# EXERCISE REQUIREMENTS:
Your task is to extract the lines from the one holding "Within the captured" through the end of the material. Set them down exactly and add nothing.

Rows of spatial question data
========================================================================

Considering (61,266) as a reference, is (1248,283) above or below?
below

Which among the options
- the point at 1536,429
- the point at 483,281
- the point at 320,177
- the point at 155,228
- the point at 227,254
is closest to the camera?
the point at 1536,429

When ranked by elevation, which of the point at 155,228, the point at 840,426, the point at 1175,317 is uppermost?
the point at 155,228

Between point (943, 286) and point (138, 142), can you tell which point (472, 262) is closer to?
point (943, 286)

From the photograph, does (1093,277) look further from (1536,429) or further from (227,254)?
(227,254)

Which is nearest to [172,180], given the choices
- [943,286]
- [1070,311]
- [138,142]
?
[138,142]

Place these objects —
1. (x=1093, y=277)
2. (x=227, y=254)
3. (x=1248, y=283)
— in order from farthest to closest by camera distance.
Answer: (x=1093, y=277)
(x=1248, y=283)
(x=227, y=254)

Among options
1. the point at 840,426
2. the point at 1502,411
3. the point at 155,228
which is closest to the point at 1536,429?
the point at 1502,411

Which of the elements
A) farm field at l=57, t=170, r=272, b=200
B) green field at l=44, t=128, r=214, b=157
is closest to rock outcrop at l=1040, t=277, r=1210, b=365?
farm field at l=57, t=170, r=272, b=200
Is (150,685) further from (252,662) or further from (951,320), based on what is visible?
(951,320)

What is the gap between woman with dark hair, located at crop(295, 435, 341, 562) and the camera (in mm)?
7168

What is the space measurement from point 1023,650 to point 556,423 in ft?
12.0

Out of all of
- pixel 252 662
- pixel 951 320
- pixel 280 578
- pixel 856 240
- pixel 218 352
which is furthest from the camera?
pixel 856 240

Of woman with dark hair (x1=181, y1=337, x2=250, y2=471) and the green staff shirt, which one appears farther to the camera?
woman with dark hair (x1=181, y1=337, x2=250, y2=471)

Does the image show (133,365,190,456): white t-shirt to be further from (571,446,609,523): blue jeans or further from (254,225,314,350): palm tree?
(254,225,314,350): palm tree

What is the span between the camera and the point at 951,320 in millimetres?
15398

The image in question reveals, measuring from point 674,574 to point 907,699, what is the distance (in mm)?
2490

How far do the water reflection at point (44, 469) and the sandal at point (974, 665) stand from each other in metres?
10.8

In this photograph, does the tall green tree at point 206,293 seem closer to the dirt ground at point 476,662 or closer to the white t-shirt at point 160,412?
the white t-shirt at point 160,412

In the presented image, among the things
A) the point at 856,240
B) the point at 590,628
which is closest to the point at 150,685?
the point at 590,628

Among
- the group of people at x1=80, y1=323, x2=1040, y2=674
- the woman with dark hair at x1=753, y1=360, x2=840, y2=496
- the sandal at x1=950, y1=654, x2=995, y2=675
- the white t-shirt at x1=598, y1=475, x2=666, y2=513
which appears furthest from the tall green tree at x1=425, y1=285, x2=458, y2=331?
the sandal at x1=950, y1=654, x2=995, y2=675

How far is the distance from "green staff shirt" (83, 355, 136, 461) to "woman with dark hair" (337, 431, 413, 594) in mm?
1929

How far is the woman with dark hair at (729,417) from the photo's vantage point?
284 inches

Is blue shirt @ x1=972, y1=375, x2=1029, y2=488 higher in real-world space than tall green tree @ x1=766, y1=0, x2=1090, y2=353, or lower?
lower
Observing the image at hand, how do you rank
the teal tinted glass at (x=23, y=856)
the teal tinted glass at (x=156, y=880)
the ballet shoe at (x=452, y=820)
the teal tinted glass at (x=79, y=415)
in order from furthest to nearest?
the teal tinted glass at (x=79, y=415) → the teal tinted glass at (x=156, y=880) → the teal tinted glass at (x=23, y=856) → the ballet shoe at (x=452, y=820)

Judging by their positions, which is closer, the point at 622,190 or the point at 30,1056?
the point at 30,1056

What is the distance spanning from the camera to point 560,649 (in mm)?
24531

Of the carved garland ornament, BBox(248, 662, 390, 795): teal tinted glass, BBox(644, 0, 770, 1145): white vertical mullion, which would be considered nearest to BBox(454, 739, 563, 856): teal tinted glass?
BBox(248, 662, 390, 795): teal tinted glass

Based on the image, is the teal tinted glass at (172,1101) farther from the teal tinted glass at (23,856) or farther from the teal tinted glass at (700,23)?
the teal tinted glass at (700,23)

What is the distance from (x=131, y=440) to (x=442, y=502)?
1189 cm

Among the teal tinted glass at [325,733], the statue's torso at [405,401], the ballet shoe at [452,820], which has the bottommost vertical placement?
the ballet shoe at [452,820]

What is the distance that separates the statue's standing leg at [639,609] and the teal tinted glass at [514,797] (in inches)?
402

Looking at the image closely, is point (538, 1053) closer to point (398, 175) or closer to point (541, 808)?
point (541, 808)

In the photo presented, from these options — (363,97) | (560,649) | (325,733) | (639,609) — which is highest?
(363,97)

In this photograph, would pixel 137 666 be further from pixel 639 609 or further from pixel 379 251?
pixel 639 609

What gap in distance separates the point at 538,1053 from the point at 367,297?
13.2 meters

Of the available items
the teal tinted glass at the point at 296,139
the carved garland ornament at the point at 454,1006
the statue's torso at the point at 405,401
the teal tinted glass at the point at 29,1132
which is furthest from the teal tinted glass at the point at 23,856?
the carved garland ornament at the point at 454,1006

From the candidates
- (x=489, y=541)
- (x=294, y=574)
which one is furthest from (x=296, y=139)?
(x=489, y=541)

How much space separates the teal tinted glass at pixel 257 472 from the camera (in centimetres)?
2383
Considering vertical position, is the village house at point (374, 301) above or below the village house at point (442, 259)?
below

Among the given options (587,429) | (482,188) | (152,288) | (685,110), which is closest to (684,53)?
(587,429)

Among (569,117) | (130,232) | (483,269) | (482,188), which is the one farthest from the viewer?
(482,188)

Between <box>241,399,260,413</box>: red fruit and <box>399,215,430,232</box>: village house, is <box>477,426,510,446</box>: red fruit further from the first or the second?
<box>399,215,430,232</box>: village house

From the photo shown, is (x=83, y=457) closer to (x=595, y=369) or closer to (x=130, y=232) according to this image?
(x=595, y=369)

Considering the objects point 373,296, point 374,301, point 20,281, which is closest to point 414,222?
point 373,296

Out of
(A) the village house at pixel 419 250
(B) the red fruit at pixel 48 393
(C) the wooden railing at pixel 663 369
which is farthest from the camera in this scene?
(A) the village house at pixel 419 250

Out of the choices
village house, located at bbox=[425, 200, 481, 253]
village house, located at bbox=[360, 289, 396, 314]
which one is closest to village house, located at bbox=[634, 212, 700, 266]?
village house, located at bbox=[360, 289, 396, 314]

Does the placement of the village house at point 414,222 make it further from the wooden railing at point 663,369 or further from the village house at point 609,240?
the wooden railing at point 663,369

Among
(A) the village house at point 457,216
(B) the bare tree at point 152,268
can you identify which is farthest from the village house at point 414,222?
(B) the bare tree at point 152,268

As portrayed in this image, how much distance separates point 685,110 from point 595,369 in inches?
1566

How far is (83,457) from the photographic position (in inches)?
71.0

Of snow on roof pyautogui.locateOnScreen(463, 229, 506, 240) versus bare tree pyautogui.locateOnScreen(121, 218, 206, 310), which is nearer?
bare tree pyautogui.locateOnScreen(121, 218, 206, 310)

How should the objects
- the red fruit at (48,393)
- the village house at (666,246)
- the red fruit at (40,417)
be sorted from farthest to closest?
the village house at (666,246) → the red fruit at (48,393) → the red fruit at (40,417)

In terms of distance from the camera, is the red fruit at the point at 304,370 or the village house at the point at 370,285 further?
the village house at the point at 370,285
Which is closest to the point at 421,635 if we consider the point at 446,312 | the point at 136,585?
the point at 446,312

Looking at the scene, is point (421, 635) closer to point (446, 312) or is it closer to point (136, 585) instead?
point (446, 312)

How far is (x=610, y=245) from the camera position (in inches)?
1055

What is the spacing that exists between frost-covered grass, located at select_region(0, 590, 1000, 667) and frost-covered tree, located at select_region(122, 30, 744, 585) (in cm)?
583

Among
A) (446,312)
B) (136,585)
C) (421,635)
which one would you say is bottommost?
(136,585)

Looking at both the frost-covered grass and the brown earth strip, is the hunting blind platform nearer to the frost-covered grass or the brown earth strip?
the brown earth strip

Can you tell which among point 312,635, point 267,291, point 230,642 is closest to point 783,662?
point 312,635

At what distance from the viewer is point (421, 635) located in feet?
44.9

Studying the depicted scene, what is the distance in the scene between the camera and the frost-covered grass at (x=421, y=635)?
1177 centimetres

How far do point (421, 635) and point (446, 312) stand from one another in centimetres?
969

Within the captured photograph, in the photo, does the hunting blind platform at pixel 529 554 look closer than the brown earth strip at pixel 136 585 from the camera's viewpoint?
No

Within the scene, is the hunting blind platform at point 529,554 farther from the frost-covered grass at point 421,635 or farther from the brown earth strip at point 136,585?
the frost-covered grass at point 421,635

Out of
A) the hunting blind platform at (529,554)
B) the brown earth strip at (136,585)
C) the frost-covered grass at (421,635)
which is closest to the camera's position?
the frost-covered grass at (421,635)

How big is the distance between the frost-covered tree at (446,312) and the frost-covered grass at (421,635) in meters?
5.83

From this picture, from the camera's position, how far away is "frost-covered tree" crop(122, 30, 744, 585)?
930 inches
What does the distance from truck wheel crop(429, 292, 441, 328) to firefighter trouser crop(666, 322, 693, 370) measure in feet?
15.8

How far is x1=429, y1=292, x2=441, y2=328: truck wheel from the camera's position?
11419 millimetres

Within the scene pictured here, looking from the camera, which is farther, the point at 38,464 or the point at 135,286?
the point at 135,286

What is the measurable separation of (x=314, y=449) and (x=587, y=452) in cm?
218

========================================================================

# RESPONSE TO THE EXERCISE:
Within the captured photograph, in the photo, does the hunting blind platform at pixel 529 554 look closer than the brown earth strip at pixel 136 585 from the camera's viewpoint?
No

Within the scene, is the hunting blind platform at point 529,554 farther from the frost-covered grass at point 421,635 or farther from the brown earth strip at point 136,585?
the frost-covered grass at point 421,635

Out of
A) the hunting blind platform at (529,554)
B) the brown earth strip at (136,585)
C) the frost-covered grass at (421,635)
which is closest to the camera's position?
the frost-covered grass at (421,635)

How big is the distance between the frost-covered tree at (446,312) and the frost-covered grass at (421,635) in meters?
5.83

From this picture, from the camera's position, how far away is "frost-covered tree" crop(122, 30, 744, 585)?
930 inches
What does the distance from truck wheel crop(429, 292, 441, 328) to firefighter trouser crop(666, 322, 693, 370) measure in feet?
15.8

How far is x1=429, y1=292, x2=441, y2=328: truck wheel from the camera's position?
11419 millimetres

Within the scene pictured here, looking from the camera, which is farther, the point at 38,464 or the point at 135,286?
the point at 135,286

What is the measurable separation of (x=314, y=449) and (x=587, y=452) in cm?
218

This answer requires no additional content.